One may be tempted to simply write xs::Vector{Number}. But this only works for objects whose type is explicitly Vector{Number}:

julia> isa(Number[1, 2], Vector{Number})
true

julia> isa(Int[1, 2], Vector{Number})
false

This is due to parametric invariance: the object Int[1, 2] is not a Vector{Number}, because it can only contain Ints, whereas a Vector{Number} would be expected to be able to contain any kinds of numbers.

Writing Generic Code

Dispatch is an incredibly powerful feature, but frequently it is better to write generic code that works for all types, instead of specializing code for each type. Writing generic code avoids code duplication.

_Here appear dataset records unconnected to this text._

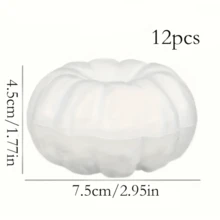 6-20 Stücke weiße Schaumstoff-Kürbisse 4,5-10cm, perfekt zum Bemalen, Schnitzen und Herbstdekoration, geeignet für Halloween und Erntedankfest -- DIY manuelles Bemalen und Anregung zur Kreativität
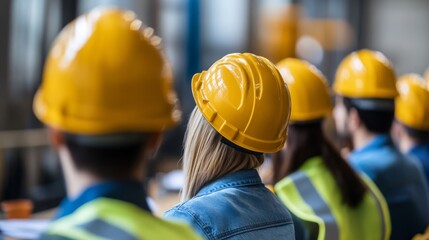 Workers at Labor Union Meeting Discussing Rights and Benefits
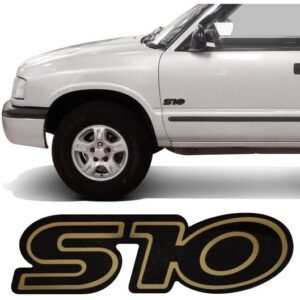 emblema S10 Resinado Preto/dourado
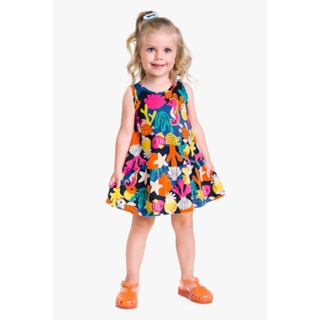 Vestido Momi em Algodão Xadrez - Pilili Moda Infantil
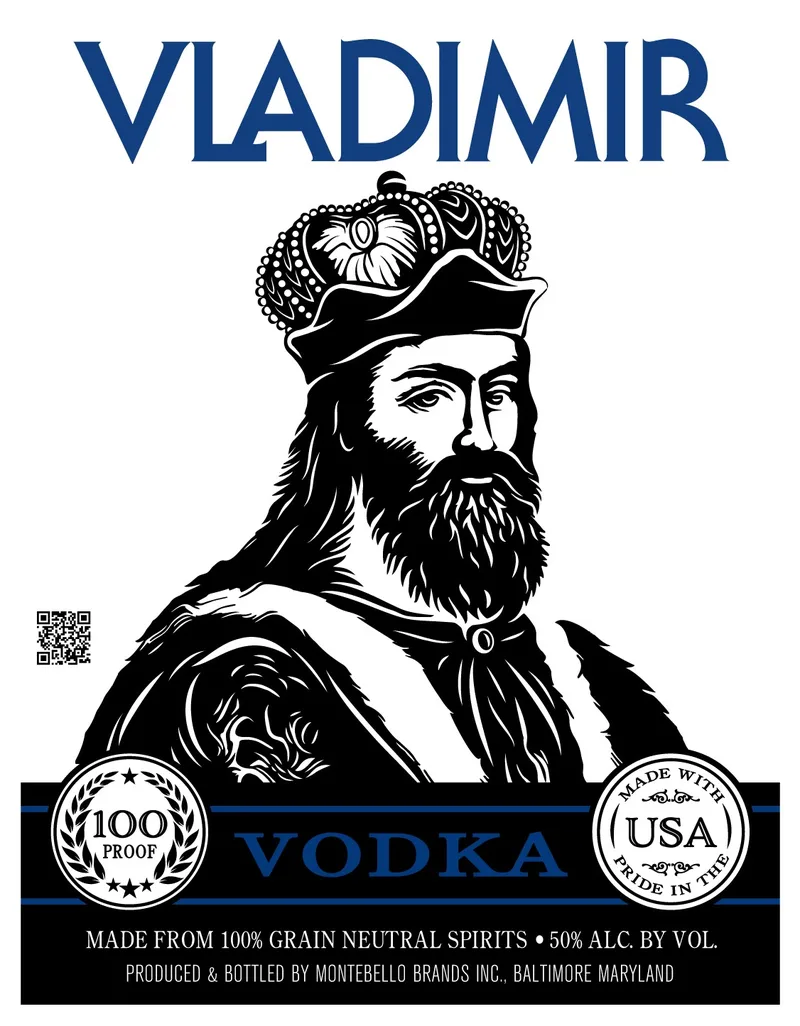 Vladimir Vodka label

For example, here is code to compute the sum of squares of a vector of integers:

function sumsq(v::Vector{Int})
    s = 0
    for x in v
        s += x ^ 2
    end
    s
end

But this code only works for a vector of Ints. It will not work on a UnitRange:

julia> sumsq(1:10)
ERROR: MethodError: no method matching sumsq(::UnitRange{Int64})
Closest candidates are:
  sumsq(::Array{Int64,1}) at REPL[8]:2

It will not work on a Vector{Float64}:

julia> sumsq([1.0, 2.0])
ERROR: MethodError: no method matching sumsq(::Array{Float64,1})
Closest candidates are:
  sumsq(::Array{Int64,1}) at REPL[8]:2

A better way to write this sumsq function should be

function sumsq(v::AbstractVector)
    s = zero(eltype(v))
    for x in v
        s += x ^ 2
    end
    s
end

This will work on the two cases listed above. But there are some collections that we might want to sum the squares of that aren't vectors at all, in any sense. For instance,

julia> sumsq(take(countfrom(1), 100))
ERROR: MethodError: no method matching sumsq(::Base.Take{Base.Count{Int64}})
Closest candidates are:
  sumsq(::Array{Int64,1}) at REPL[8]:2
  sumsq(::AbstractArray{T,1}) at REPL[11]:2

shows that we cannot sum the squares of a lazy iterable.

An even more generic implementation is simply

function sumsq(v)
    s = zero(eltype(v))
    for x in v
        s += x ^ 2
    end
    s
end

Which works in all cases:

julia> sumsq(take(countfrom(1), 100))
338350

This is the most idiomatic Julia code, and can handle all sorts of situations. In some other languages, removing type annotations may affect performance, but that is not the case in Julia; only type stability is important for performance.